A manutenção e o livre intercâmbio de sementes de cultivares crioulas da agricultura familiar, como fonte de germoplasma e mais particularmente de genes, representa uma estratégia fundamental no desenvolvimento de cultivares mais produtivas e resistentes a diferentes tipos de estresses, de diversas espécies. É de extrema importância o desenvolvimento de trabalhos de pesquisa participativa para avaliar o potencial das cultivares crioulas, permitindo que estas sejam investigadas sob a ótica de sistemas de produção de base ecológica.

 

Para generalização do trabalho, algumas medidas oficiais devem ser discutidas como a criação de incentivos à manutenção in situ da biodiversidade, com um sistema de recompensa àqueles que atendam os requisitos que caracterizam um guardião de sementes. Futuramente deverá ser ajustada a legislação atual de modo que agricultores que adotem cultivares crioulas, possam beneficiar-se das políticas de crédito e seguro agrícola. Algumas das limitações observadas dizem respeito a contaminação de cultivares crioulas com genes de cultivares transgênicas, o que aponta na criação de zonas de exclusão, principalmente em plantas alógamas, e a adoção da Ata de 1991 da UPOV, que impede a livre circulação de sementes.

 


Gilberto Antonio Peripolli Bevilaqua possui graduação em Agromomia pela Universidade Federal de Santa Maria (1986), mestrado em Ciência e Tecnologia de Sementes pela Universidade Federal de Pelotas (1993) e doutorado em Ciência e Tecnologia de Sementes pela Universidade Federal de Pelotas (1996). Atualmente é pesquisador A da Empresa Brasileira de Pesquisa Agropecuária - Embrapa Clima Temperado.
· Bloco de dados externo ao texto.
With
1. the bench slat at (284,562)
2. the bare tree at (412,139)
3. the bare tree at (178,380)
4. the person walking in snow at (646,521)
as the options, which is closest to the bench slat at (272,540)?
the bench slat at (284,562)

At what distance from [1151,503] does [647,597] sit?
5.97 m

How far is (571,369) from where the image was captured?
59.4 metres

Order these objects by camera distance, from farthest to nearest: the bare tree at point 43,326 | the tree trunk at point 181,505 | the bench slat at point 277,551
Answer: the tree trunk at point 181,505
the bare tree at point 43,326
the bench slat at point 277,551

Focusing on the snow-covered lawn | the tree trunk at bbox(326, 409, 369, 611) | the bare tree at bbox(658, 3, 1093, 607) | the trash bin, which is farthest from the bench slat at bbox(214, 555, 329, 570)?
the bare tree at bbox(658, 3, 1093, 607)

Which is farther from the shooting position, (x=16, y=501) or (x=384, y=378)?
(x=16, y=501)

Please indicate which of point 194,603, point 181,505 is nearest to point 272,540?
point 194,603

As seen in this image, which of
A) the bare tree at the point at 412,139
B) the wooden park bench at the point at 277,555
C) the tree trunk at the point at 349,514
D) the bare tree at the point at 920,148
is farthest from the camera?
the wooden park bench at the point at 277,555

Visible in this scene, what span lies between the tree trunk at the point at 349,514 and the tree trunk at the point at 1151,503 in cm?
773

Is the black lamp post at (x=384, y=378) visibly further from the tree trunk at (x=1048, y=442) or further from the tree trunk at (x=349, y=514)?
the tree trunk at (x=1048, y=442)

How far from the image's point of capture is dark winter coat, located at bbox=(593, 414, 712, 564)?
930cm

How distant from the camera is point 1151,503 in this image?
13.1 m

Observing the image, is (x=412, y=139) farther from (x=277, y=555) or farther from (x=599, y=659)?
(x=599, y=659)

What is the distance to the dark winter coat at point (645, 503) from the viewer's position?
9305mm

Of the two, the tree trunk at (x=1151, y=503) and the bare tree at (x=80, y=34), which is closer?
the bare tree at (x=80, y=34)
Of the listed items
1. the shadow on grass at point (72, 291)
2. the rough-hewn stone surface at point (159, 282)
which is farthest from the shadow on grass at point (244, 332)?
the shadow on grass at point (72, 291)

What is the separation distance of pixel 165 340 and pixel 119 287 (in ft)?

Tem experiência na área de Agronomia, com ênfase em Produção e Beneficiamento de Sementes, atuando principalmente nos seguintes temas: Produção de sementes, variedades crioulas, feijão, plantas medicinais e capacitação
CVLATTES: http://lattes.cnpq.br/3465413891571124
Contato: bevilaq@cpact.embrapa.br

 

Irajá Ferreira Antunes possui graduação em Bacharelado em Direito pela Universidade Federal de Pelotas (2001), graduação em Agronomia pela Universidade Federal de Pelotas (1969), mestrado em Agronomy - University of Illinois (1978) e doutorado em Ciências Biológicas (Biologia Genética) pela Universidade de São Paulo (1986). Atualmente é Pesquisador III da Empresa Brasileira de Pesquisa Agropecuária, consultor "ad hoc" do Conselho Nacional de Pesquisas, foi membro da Comissão Técnica Nacional de Biossegurança Ctnbio de 2003 a 2005, é presidente da Comissão Interna de Biossegurança da Embrapa Clima Temperado, Presidente da Comissão Estadual de Pesquisa de Feijão do Rio Grande do Sul e consultor "ad hoc" da Universidade Federal de Santa Maria. Tem experiência na área de Agronomia, com ênfase em Melhoramento Vegetal, atuando principalmente nos seguintes temas: Phaseolus vulgaris, melhoramento, germoplasma crioulo, resistência a doenças, melhoramento participativo e registro de cultivares.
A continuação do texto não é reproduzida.